RECORDS PROVIDED:
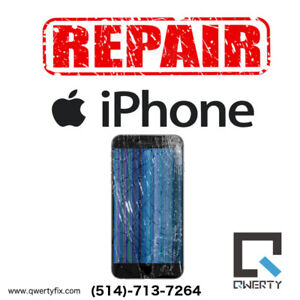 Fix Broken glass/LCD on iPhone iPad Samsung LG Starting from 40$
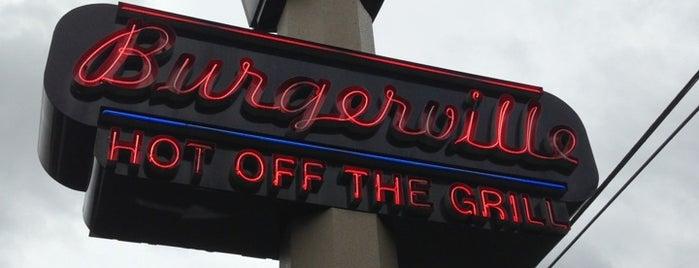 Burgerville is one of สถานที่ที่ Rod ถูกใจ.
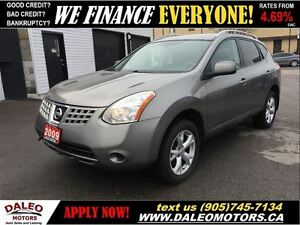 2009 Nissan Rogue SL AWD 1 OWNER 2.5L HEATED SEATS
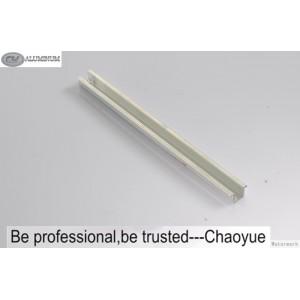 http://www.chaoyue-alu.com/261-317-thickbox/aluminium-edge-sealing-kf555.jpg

---

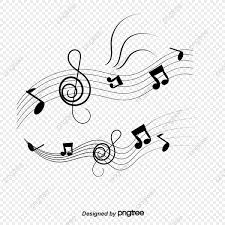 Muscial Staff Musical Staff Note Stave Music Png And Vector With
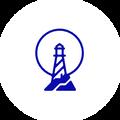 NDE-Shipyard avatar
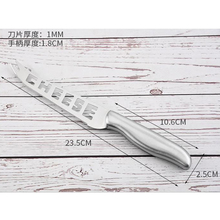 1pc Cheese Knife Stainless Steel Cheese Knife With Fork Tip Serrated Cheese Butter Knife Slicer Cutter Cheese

TASK ITEM:
Within the entries above, give again exactly the lines starting at the one that contains "NDE-Shipyard avatar" and ending at the one that contains "1pc Cheese Knife", leaving out the pictures.

RESULT OF THE TASK:
 NDE-Shipyard avatar
 1pc Cheese Knife Stainless Steel Cheese Knife With Fork Tip Serrated Cheese Butter Knife Slicer Cutter Cheese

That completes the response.